How Did The Dinosaurs Become Extinct?
So How did the Dinosaurs Become Extinct?
There are plenty of thoughts surrounding the death of the dinosaurs, the most common which is the meteor theory. In the past it was often thought that the extinction of the dinosaurs had been caused by a great flood, or simply the displeasure of God.
Over the coming article I will be giving you a few of the more popular theories as to why the dinosaurs became extinct, sprinkled liberally with the facts supporting each theory.
A Little Background Information
It is important to take note that the world was a completely different place 65 million years ago. When questioning how did the dinosaurs become extinct, you have to remember that there were some key differences in the world.
- There were no Polar Icecaps (Which were 50 Degrees Centigrade Warmer than their temperatures today.
- Despite the warmer poles, the overall temperature of earth was much more uniform than it is today, the Equater was at most 35 degrees centigrade warmer than the poles.
- Carbon Dioxide levels were 12 times higher, leading to much more rapid, and evolutionary ferocious, plant growth.
- Volcanic Activity was decreasing this led to slower plant growth, and a cooling of global temperatures.
- Oxygen levels were much greater, but fluctuated hugely. (A Drop in Oxygen is the most likely cause of the demise of larger dinosaurs.
An Impact Event
One of the most probably and widely accepted theories of how the dinosaurs became extinct is through an impact from a large piece of outer space debris, or an intense meteor shower. Many scientists believe the Chicxulub crater (A staggering 110 miles in diameter) may have been the result of a 10km wide meteor which could have easily have caused a worldwide extinction of animals that could not adapt to the significant rise, then significant drop of the Earth's temperature.
Not everyone agrees on whether the earths temperature would rise, fall, or do both after the impact of something as large as 10 miles in diameter. Everyone agrees however that the changes would have been immense, and catastrophic.
The Deccan Trap Theory
The Deccan Trap theory is linked to a huge amount of volcanic activity, specifically in India. There was a huge amount of volcanic activity, which could have started around a million years before the meteor impact, and rpeviously fitted in to a theory that the dinosaurs became gradually extinct.

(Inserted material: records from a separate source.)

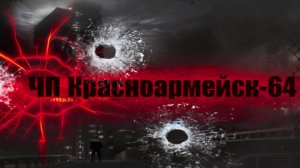 На пересечении улиц Лермонтова и Интернациональная произошло ДТП. 25.06.2023.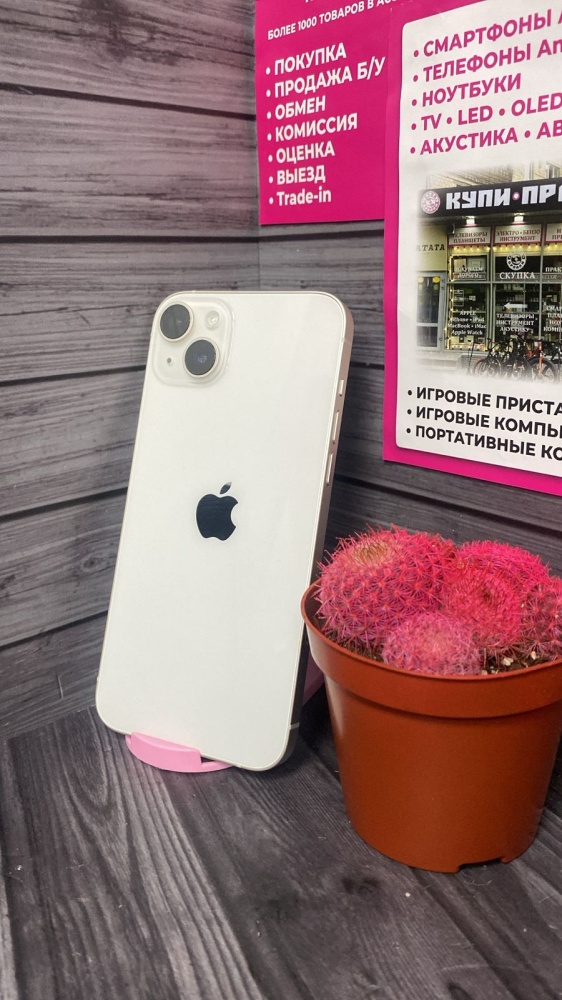 Смартфон iPhone 14 Plus 128gb 90%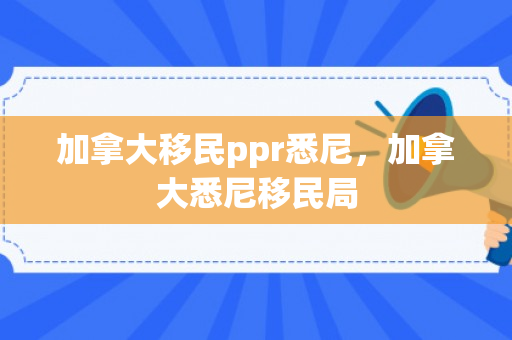加拿大移民ppr悉尼，加拿大悉尼移民局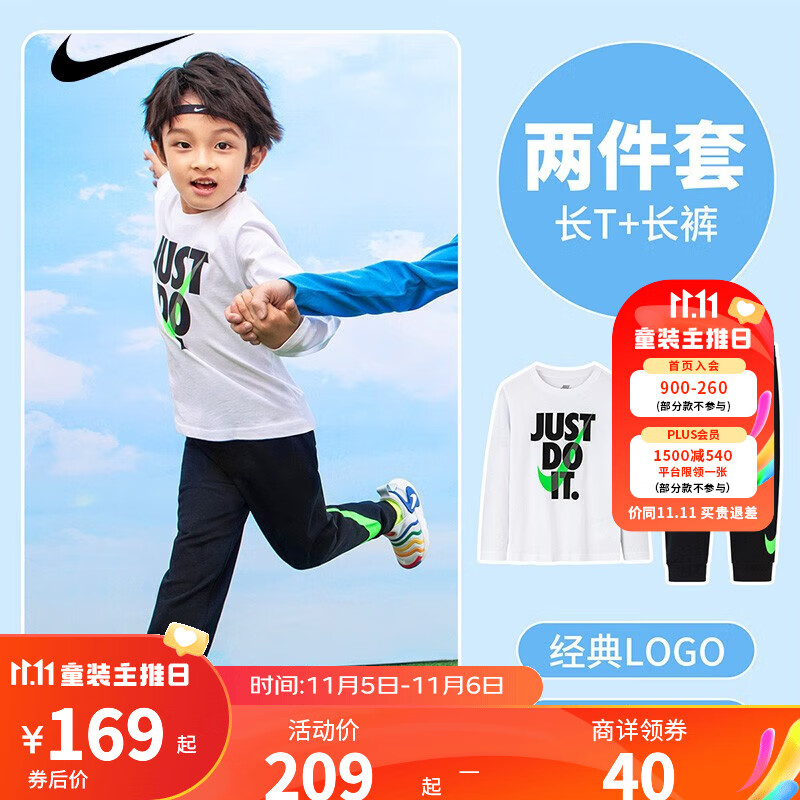NIKE 耐克男女童【长T+长裤2件套】2023春秋新款儿童运动套装小童装 黑色/纯白色 130(7)高性价比高么？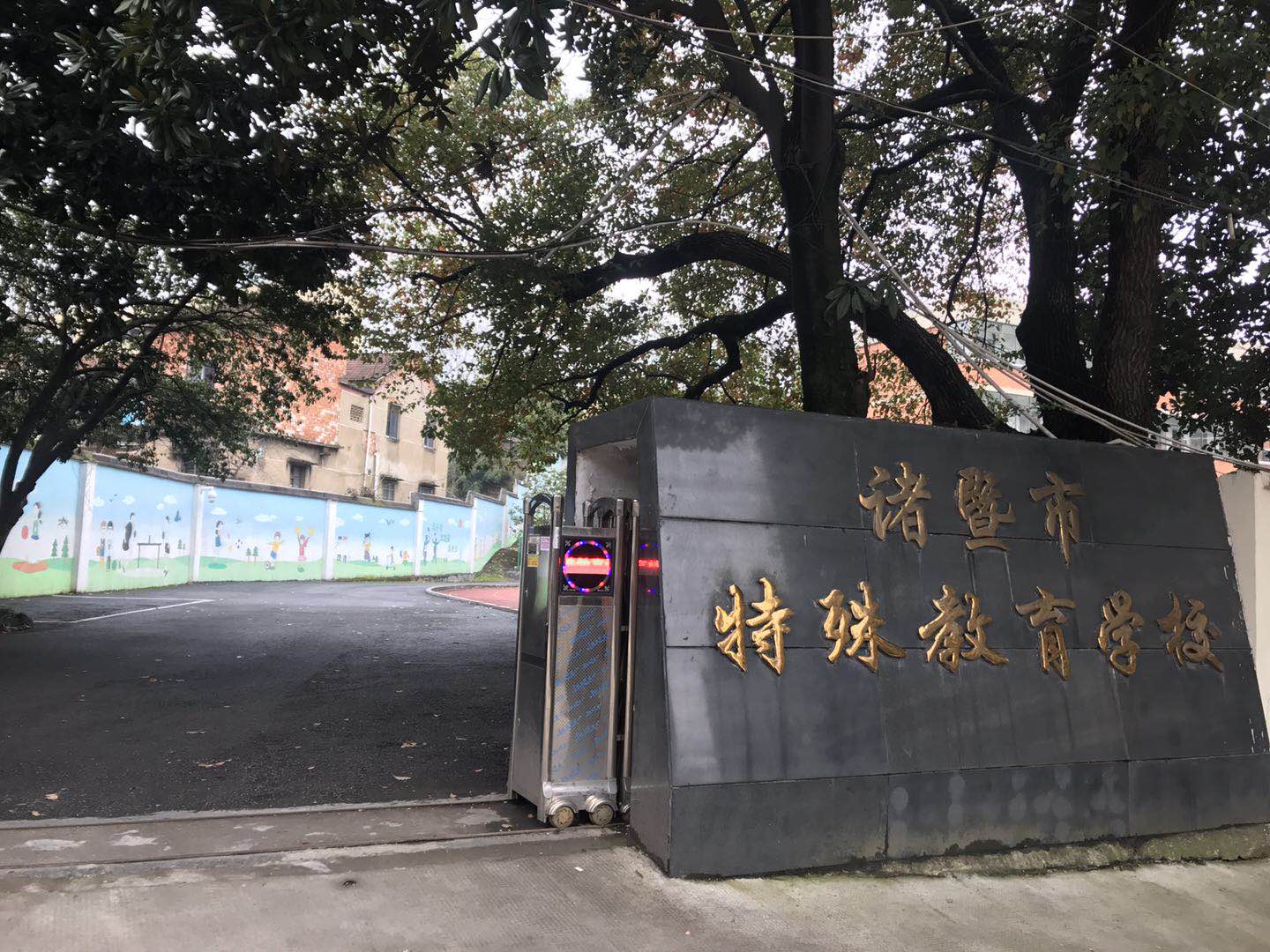 微信图片_20190322164400.jpg
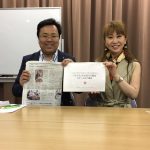 祝！日本アピアランスセラピー協会設立！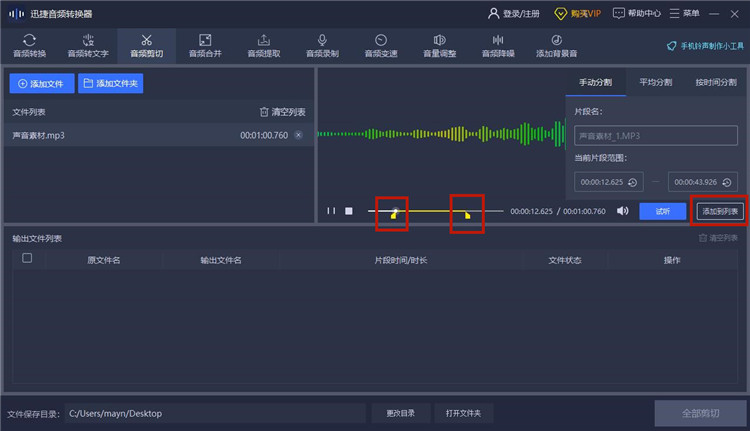 添加列表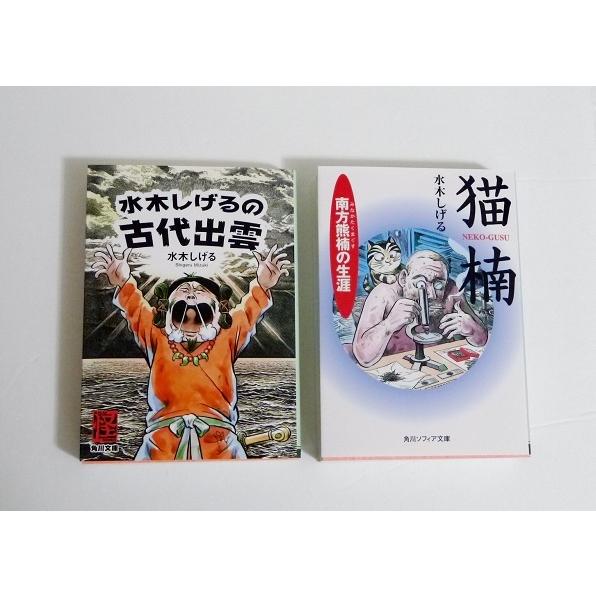 漫画文庫 水木しげる 猫楠＆古代出雲：2冊セット』 : くうねる堂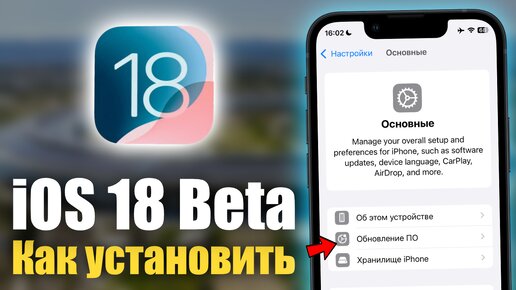 Как установить iOS 18 beta прямо сейчас!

There is no doubt that the Deccan Trap erruptions must have caused a huge amount of extinction, their unprescedented style would have released huge amounts of volcanic gasses which would have caused Global Warming, and blocked a large amount of sunlight, reducing the growth of plant life.
How Did the Dinosaurs Become Extinct
Failure to Adapt
A lot of evidence also points to the plant life changing from a species called Gymnosperms plants (Such as conifers) to angiosperms (Flowering Plants) which many animals simply cannot eat.
The animals that did not adapt to the changing plant life had to face even more environmental stresses. From temperature fluctuations, to changes in the amount of oxygen in the air they had to breath.
It is highly possible that the much less stable environment the dinosaurs lived in, combined with a meteoric finale might have finished off the dinosaurs that could have survived otherwise.
If the Dinosaurs Became Extinct, What About Us?
Whatever the cause of the Dinosaurs extinction really was, we have some pretty good causes as to what might have killed off one of this planets most exotic and diverse collection of animals. Now we simply need to be aware that catostrophic changes to our environment can occur, much worse than the politically fueled Carbon Based Global Warming theory.
Preparation for an environmental disaster is next to impossible, and entirely unpredictable. But Humanity is the most flexible and adaptable species to have arrived on the planet earth, and we will be the best placed to survive against the worst the Universe can throw at us.